With respect to China, it is known that state-owned enterprises (SOEs) enjoy an advantaged status in obtaining bank loans, subsidies, tax breaks, and many crucial inputs (Chow, Song, and Wong 2010; Poncet, Steingress, and Vandenbussche 2010; Wu et al. 2012). Firms with political connections do not face underinvestment problems (Xu, Xu, and Yuan 2013), receive favorable government treatment (Sheng, Zhou, and Li 2011; Khwaja and Mian 2005; Li et al. 2008), are more likely to receive government contracts and bailout funds (Faccio, Masulis, and McConnell 2006), have stronger cash positions, secure larger long-term loans and have lower financing costs (Su and Fung 2013), and are more likely to survive (Du and Girma 2010). Such firms also have more confidence in the legal system (Li et al. 2008).
The theoretical reason for these findings is simply stated. The incentive for corporations to establish political connections in transition economies ultimately arises from continuing state control of key resources. In a relationship-based economy such as China's, building connections with the government or even engaging in politics can facilitate private communications with officials, thereby mitigating severe information asymmetries and risks of discrimination (Li et al. 2008; Wu, Wu and Rui 2012; Xu, Xu, and Yuan 2013).
Previous studies have generally shown how political connections affect average corporate performance across large samples of firms, typically using OLS specifications. But these findings only summarize the average relationship between a set of regressors and the outcome variable based on the conditional mean function. There are reasons to think that the effects of political connections are heterogeneous. Weakly performing corporations are more likely to obtain more significant effects from the informal links with the government. Put differently, the marginal effect of building connections with the government should be larger for poorly performing corporations.

Stored data entries:

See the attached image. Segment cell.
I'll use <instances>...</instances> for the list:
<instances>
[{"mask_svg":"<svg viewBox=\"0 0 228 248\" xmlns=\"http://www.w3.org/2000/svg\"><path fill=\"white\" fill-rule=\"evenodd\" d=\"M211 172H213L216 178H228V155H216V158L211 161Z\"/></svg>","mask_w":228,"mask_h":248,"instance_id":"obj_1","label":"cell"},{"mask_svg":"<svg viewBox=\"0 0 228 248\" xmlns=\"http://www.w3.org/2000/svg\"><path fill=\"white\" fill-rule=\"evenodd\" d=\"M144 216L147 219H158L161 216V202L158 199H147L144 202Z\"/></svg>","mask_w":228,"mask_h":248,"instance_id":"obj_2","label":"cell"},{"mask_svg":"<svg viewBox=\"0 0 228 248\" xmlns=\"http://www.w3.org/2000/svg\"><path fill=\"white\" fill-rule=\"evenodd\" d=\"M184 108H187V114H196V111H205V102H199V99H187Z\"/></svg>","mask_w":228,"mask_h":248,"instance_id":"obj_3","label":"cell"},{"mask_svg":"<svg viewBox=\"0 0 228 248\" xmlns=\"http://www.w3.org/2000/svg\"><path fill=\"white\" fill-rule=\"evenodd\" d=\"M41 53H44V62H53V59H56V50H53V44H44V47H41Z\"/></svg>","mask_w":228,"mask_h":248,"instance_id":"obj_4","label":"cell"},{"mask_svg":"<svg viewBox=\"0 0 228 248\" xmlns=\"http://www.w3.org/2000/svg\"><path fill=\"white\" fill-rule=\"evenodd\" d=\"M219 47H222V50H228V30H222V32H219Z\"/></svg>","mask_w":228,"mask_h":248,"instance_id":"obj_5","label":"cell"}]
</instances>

Directions for this task: Condense the paragraph of the text on political connections that begins "Previous studies have generally shown" into a shorter version that keeps its main facts. Rely only on the text on political connections.

Exercise output: Earlier studies, mostly using OLS on large samples of firms, measured only the average effect of political connections on corporate performance, based on the conditional mean function. These effects are likely heterogeneous. Weakly performing firms stand to gain more from informal ties with the government, so the marginal effect of such connections should be larger for them.